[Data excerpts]
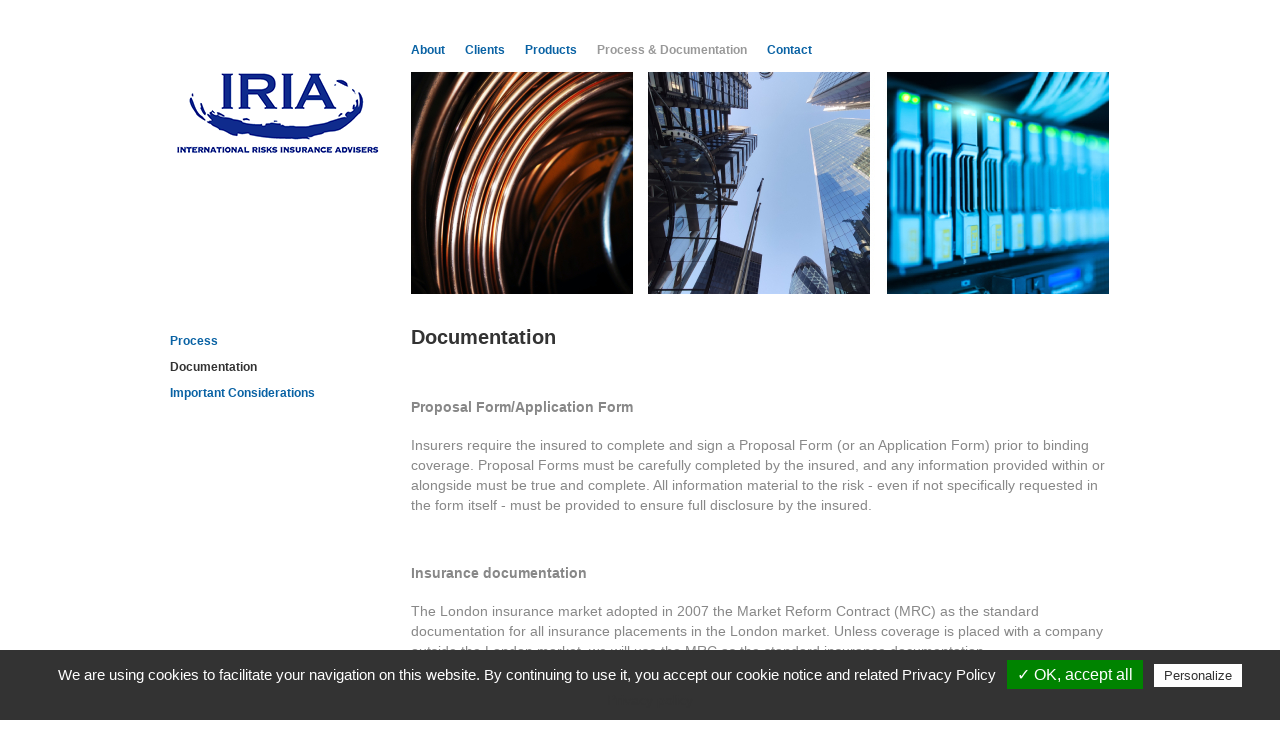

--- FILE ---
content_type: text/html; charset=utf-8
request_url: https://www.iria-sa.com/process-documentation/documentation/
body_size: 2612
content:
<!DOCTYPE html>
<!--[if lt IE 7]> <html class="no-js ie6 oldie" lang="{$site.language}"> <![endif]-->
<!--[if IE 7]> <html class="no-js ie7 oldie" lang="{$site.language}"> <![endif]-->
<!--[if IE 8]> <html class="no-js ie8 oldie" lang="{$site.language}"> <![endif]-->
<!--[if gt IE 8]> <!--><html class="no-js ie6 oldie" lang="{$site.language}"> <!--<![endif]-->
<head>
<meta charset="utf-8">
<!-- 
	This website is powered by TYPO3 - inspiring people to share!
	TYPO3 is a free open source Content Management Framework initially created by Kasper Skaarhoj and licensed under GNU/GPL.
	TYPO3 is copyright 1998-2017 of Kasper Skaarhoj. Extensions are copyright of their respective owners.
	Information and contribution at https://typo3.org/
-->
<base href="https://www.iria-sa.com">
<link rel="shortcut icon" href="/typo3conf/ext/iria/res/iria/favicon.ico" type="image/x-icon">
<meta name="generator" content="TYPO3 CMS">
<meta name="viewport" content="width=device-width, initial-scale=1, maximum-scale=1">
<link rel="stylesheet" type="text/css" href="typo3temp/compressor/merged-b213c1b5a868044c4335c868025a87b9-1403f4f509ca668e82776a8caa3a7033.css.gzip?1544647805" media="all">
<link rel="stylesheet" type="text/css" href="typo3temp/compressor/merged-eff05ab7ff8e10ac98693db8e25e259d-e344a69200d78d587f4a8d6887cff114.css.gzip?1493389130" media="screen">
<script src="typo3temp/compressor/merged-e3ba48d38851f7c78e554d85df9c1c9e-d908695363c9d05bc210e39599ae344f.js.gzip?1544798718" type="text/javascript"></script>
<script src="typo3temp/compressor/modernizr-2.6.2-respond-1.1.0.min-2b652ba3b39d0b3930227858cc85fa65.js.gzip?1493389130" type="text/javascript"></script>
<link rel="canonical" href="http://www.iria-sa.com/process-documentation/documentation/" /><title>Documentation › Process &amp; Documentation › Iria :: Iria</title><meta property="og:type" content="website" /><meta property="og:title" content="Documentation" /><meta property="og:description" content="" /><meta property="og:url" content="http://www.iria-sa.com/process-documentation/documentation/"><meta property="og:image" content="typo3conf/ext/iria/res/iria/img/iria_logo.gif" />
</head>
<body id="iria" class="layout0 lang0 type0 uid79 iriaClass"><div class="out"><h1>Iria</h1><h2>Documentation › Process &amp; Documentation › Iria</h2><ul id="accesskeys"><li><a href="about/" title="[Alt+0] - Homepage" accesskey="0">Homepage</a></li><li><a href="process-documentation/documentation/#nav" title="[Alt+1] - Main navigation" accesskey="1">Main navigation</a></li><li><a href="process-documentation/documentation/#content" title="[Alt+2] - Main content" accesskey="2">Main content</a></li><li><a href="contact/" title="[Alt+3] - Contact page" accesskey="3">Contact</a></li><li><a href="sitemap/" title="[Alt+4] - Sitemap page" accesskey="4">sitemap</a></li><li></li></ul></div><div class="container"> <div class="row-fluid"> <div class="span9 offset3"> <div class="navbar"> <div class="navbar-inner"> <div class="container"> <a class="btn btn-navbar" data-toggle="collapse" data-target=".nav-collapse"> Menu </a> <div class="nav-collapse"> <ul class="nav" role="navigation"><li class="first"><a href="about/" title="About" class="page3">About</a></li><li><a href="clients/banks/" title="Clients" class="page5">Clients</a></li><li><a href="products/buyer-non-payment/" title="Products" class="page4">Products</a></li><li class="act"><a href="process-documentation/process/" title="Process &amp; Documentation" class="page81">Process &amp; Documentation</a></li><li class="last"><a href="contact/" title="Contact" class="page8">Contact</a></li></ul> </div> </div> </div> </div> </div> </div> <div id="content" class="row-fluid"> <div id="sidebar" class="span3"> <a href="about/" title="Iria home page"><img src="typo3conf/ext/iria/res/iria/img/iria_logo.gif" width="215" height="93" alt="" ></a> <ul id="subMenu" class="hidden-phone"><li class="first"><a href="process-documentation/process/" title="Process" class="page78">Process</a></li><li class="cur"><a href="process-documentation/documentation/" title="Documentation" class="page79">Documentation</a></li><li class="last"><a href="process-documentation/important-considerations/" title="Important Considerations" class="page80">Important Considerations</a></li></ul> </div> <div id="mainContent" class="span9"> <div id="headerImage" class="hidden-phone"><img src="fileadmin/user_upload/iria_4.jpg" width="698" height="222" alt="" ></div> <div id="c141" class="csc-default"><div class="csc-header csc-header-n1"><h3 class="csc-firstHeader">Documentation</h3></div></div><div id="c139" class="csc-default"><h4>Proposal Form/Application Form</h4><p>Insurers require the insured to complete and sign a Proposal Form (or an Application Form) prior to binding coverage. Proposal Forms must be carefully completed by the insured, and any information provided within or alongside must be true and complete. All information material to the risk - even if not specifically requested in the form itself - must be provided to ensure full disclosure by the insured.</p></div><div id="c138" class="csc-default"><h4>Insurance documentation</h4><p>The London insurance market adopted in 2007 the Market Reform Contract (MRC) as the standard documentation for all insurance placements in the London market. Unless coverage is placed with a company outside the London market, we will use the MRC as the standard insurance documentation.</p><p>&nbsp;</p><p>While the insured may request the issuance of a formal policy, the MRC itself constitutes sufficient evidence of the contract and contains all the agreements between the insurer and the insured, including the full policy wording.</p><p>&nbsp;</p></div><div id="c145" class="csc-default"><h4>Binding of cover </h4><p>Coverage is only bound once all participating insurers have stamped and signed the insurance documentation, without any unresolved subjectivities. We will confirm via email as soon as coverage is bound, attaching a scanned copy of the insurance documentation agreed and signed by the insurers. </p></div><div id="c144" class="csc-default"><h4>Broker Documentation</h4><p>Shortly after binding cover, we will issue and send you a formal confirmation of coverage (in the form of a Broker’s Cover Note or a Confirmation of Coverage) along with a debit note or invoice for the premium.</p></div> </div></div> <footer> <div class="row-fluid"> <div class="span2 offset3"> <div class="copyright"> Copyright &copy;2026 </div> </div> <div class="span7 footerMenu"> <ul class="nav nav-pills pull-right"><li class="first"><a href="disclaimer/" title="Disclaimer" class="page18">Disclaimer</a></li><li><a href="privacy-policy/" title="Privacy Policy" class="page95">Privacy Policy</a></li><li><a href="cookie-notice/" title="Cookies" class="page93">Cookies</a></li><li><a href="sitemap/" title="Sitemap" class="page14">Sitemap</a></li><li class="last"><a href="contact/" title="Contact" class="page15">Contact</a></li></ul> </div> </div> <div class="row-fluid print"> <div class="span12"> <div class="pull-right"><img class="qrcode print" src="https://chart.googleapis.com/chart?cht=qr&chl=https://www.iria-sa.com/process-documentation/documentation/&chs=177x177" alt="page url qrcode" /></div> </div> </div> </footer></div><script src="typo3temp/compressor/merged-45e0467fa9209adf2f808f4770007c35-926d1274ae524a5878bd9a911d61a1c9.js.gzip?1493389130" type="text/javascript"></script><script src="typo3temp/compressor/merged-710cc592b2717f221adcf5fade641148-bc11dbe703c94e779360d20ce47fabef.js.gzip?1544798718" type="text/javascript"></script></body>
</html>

* * *

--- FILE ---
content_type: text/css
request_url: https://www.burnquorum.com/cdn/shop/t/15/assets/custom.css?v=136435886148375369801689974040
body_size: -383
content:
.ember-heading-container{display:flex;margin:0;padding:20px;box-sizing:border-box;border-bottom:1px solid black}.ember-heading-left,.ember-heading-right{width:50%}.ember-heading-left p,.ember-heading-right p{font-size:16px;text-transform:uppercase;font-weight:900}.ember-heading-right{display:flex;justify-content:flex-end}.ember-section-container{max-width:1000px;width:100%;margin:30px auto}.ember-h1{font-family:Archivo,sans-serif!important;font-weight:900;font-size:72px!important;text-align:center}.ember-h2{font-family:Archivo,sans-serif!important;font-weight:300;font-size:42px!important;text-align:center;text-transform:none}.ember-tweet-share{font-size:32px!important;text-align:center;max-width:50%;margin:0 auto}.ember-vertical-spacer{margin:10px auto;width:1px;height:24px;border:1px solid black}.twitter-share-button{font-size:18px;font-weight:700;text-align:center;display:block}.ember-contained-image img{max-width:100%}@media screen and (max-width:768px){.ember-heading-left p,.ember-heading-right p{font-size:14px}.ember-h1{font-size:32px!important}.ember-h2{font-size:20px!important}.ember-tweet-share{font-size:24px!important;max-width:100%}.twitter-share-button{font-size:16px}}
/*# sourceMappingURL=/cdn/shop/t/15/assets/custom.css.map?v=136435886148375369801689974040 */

--

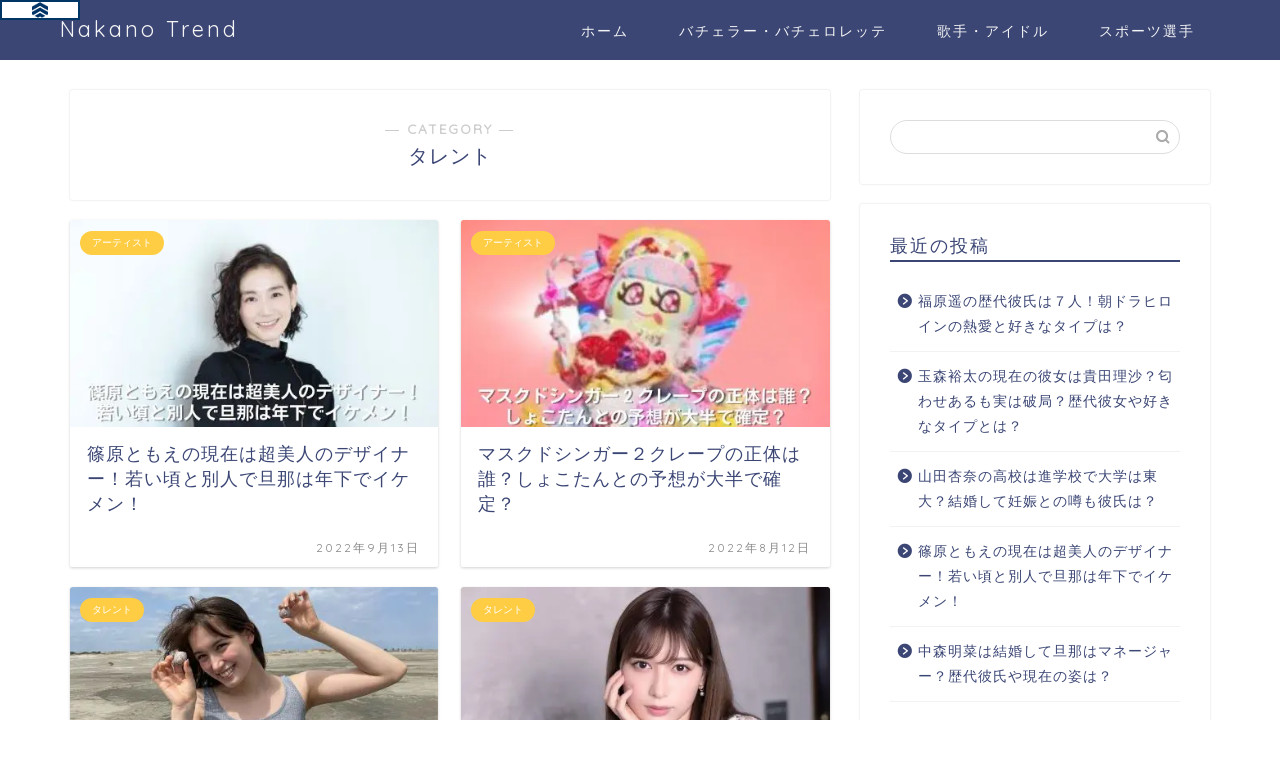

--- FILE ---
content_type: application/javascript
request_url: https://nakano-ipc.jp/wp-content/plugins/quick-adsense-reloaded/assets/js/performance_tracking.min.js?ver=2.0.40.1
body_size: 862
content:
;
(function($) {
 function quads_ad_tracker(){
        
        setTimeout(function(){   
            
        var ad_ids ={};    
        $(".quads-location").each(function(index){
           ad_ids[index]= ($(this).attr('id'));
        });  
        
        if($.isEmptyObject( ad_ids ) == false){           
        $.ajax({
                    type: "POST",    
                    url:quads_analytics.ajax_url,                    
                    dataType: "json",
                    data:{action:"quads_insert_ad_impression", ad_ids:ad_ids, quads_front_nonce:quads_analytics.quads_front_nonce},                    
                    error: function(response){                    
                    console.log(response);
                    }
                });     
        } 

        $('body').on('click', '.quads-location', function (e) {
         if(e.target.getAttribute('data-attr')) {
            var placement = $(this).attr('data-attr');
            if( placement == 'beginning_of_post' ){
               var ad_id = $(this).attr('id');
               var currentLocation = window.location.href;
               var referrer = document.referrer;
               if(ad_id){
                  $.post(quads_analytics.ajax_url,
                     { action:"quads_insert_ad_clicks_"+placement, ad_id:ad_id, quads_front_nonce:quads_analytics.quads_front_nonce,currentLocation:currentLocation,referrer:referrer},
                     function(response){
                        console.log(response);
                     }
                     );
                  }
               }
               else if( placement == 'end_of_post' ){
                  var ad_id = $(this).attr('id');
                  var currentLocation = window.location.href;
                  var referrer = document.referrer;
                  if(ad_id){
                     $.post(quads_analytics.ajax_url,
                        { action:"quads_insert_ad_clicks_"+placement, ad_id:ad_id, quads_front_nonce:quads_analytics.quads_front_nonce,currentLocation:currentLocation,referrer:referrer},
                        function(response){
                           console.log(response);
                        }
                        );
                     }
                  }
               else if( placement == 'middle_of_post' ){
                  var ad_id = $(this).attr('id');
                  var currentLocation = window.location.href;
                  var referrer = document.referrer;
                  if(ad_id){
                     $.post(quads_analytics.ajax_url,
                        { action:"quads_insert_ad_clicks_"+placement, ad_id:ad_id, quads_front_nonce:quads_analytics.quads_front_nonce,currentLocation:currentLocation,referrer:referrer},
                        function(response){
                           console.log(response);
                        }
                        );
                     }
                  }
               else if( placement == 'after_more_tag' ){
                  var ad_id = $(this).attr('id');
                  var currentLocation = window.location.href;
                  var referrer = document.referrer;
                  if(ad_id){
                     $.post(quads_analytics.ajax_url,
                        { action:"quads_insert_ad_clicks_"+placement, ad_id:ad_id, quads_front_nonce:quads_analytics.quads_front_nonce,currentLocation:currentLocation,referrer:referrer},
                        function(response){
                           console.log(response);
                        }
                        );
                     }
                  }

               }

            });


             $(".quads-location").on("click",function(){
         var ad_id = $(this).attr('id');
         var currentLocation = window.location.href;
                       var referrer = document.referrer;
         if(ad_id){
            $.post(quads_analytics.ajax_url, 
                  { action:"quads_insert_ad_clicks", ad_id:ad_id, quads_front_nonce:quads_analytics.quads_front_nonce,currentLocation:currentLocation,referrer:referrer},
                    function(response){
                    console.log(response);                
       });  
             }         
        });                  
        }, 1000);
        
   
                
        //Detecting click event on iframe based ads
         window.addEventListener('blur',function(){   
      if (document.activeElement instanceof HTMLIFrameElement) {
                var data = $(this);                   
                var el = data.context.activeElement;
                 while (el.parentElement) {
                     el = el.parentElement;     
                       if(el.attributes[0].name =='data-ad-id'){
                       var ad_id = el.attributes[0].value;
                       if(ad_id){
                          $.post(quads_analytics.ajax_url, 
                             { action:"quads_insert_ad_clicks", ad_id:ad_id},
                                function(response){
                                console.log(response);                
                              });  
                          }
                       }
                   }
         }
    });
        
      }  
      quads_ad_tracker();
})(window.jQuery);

## [Task instructions]
Your answer should be every line above that contains the word "parentElement".

## [Result of this task]
                 while (el.parentElement) {
                     el = el.parentElement;     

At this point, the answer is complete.